“Technically, she left them with me.”
“Then you should be the one to get in trouble for exposing them to bad influences.”
I snort, but he’s not wrong. I’m sure I’ll catch hell for it too. Not that Dan and I didn’t talk to the kids extensively about how climbing isn’t something to do alone, and how they should only practice here in the gym with supervision or with their mother or father at a real climbing facility.
“They’re here!” Jeremiah squeals, and falls from a height, nearly landing on his little sister.
Only a moment later, I hear the car wheels on gravel, and we barely manage to get the kids’ coats on, and ours too, before they burst out to race for their parents. Well, Jeremiah races. Sarah Kate runs and falls and runs and falls, until I scoop her up and carry her the rest of the way.
Dan limps along behind me, but he’s making really good progress. Not good enough for Peggy Jo, though. She bounds from the car and jogs over with her arms outstretched. She’s got Dan clutched to her chest before Jeremiah even reaches Leenie, and before my dad has his car door open and hauls himself out.

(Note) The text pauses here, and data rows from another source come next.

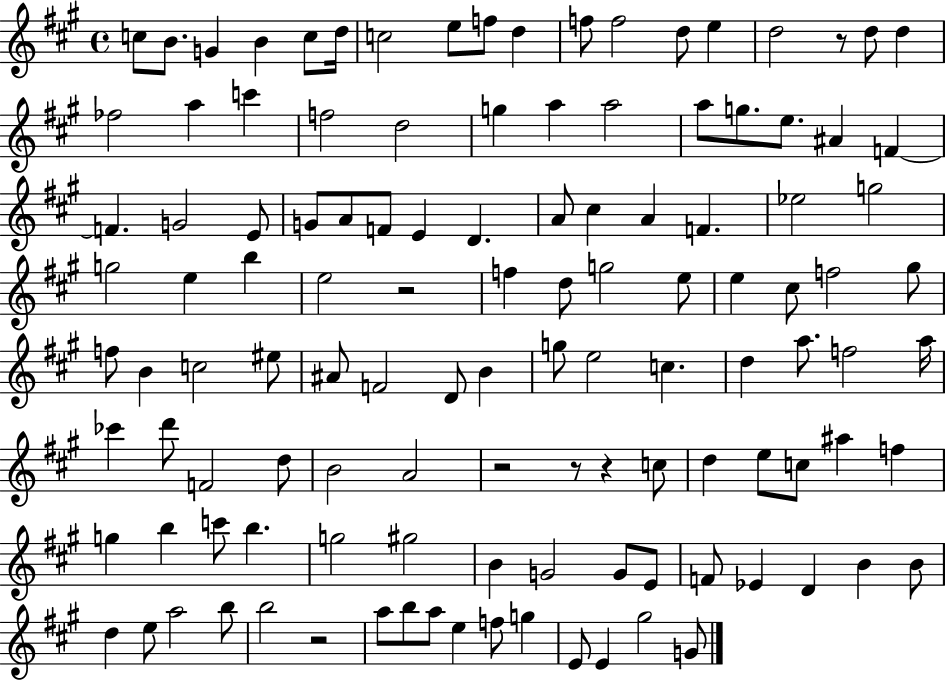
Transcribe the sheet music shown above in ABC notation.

X:1
T:Untitled
M:4/4
L:1/4
K:A
c/2 B/2 G B c/2 d/4 c2 e/2 f/2 d f/2 f2 d/2 e d2 z/2 d/2 d _f2 a c' f2 d2 g a a2 a/2 g/2 e/2 ^A F F G2 E/2 G/2 A/2 F/2 E D A/2 ^c A F _e2 g2 g2 e b e2 z2 f d/2 g2 e/2 e ^c/2 f2 ^g/2 f/2 B c2 ^e/2 ^A/2 F2 D/2 B g/2 e2 c d a/2 f2 a/4 _c' d'/2 F2 d/2 B2 A2 z2 z/2 z c/2 d e/2 c/2 ^a f g b c'/2 b g2 ^g2 B G2 G/2 E/2 F/2 _E D B B/2 d e/2 a2 b/2 b2 z2 a/2 b/2 a/2 e f/2 g E/2 E ^g2 G/2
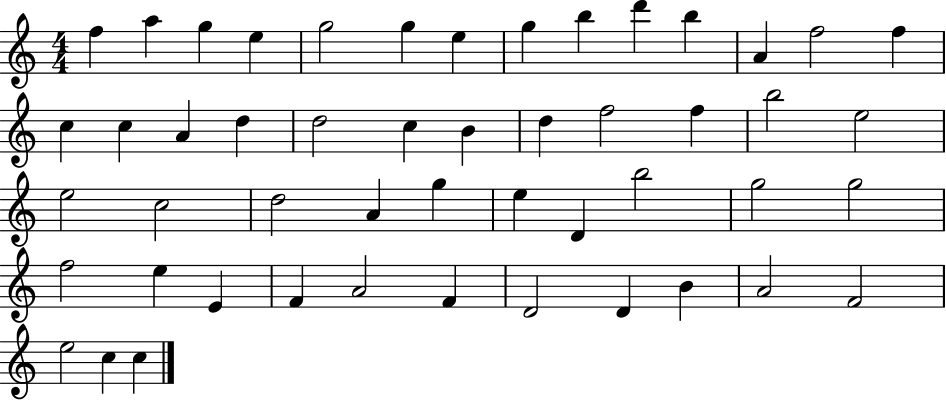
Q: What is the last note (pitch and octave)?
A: C5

I hand Sarah Kate off to Martin and round the car. My dad’s arms feel so familiar, and his scent is exactly the same as ever—Old Spice cologne. I’m a child again held tight to his chest, and I squeeze him extra hard.
Eventually, he pulls away and reaches out to touch my hair. “Well, look at you.” He shakes his head. “Never thought I’d see the day.”
“It was a mistake,” I tell him, wrinkling my nose.
“Was it? Alright. Well, it’s reversible, son. Hair grows. Don’t let it get you down.” He slaps my shoulder, and his eyes stray over to where Dan is submitting to Peggy Jo’s hugs and kisses like a confused puppy. Big eyes. Baffled expression. Awkward pats of Peggy Jo’s back.
Hilarious.
I chuckle, and my dad looks over at me. He nods his head. “Good,” he says.
I furrow my brows to show my confusion.
“You’re in love with him. I just thought you better be if you’re gonna put up with his shenanigans.”
“I am,” I murmur, and I lift my hand for him to see the ring. “I’m gonna marry him, Dad.”
“Lawdy me,” he says softly, all the Appalachian sweetness of him rolling off in the words. I feel like I could wrap them over my shoulders like a blanket and be forever warm. “Wish your mama could see that.”
“Me too.”
He clears his throat, breaks free of whatever bubble of intimacy we’ve been standing in for a moment, and calls out to Martin. “Pop the trunk. I’ll get the luggage out.”
I tilt my head. “I thought you were staying in town.”
“I thought I was too, but Peggy Jo here wouldn’t hear of it. She says she has a perfectly good pull-out sofa, and she offered for me to use it.”
“Really? A pull-out sofa…” I blink. “I didn’t know it pulled out.”
“Yeah, and it’s a lot cheaper than a hotel.”
I start to argue, thinking that surely at his age a pullout sofa—which…what? where?—is going to be more uncomfortable than the financial savings are worth.
But just at that moment, Leenie grabs my arm and steers me away toward the house as Martin and Dad start to take Peggy Jo’s and his luggage in.
“Don’t mess this up.”
“Mess what up?”
“This. Between these two.”
“What are you talking about?”
“They had the same connecting flight from Dallas-Fort Worth and spent a long layover there together. I don’t know what the airline attendants put in their water, but Uncle Buck is smitten and Peggy Jo’s a relentless flirt. Who knew?”
I blink as Peggy Jo rushes over and tries to wrangle a bag from my father. He doesn’t concede, saying gallantly that he’ll carry it all, and that a lady shouldn’t take on burdens like that.